28.03.2019 - 22:12 Uhr
Neustadt an der WaldnaabSport

Zwischen Hoffen und Bangen

Die Neustädter Basketballer brauchen den Sieg in Dresden. Doch gerade für das Abstiegsfinale am Samstag fallen mehrere Aktivposten der DJK aus.

Co-Trainer Marco Campitelli (Mitte) mit den beiden Big-Men der DJK Neustadt, Jonas Meißner (rechts) und Ondrey Stych, auf die es im Saisonfinale bei den Dresden Titans 2 besonders ankommen wird.
von Tobias Schwarzmeier Kontakt Profil

Es ist ein tückisches "Vielleicht", der zehnte Tabellenplatz der 2. Regionalliga Nord, auf dem Neustadt mit 16 Punkten gerade steht. Ebenso viele Zähler wie die Fibalon Baskets Neumarkt auf Rang neun, zwei mehr als Don Bosco Bamberg auf dem elften Platz. Während Neumarkt im Moment mit einiger Sicherheit gerettet und Bamberg ebenso wahrscheinlich abgestiegen wäre, stecken die Neustädter fest zwischen Hoffen und Bangen.
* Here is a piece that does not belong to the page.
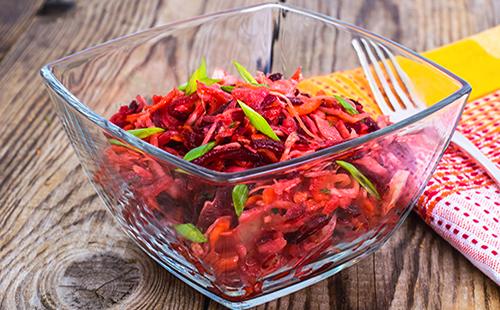 Салат из свеклы, капусты и моркови с зеленью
In der komplizierten Abstiegsregelung der zweithöchsten Amateurklasse hängt die Zahl der Absteiger nämlich von den Absteigern aus höheren Ligen ab. Die betroffenen Teams werden dann im Quervergleich mit der parallelen Südstaffel ermittelt. Dabei hat der zehnte Tabellenplatz im Norden meist für den Verbleib in der Liga gereicht - aber nicht immer.

Für Neustadt ist das jedoch nicht so wichtig, zumindest nicht am Wochenende. Denn für die Merkl-Truppe ändert es nichts daran, dass sie beim Schlusslicht und - wirklich - sicheren Absteiger Dresden Titans 2 gewinnen müssen, um zumindest Bamberg hinter sich zu halten. Die würden bei Punktgleichheit wegen des gewonnenen direkten Vergleichs vorbeiziehen. Ein Sieg der DJK bei gleichzeitiger Niederlage Neumarkts gegen Meister Regnitztal wäre gleichbedeutend mit dem Klassenerhalt.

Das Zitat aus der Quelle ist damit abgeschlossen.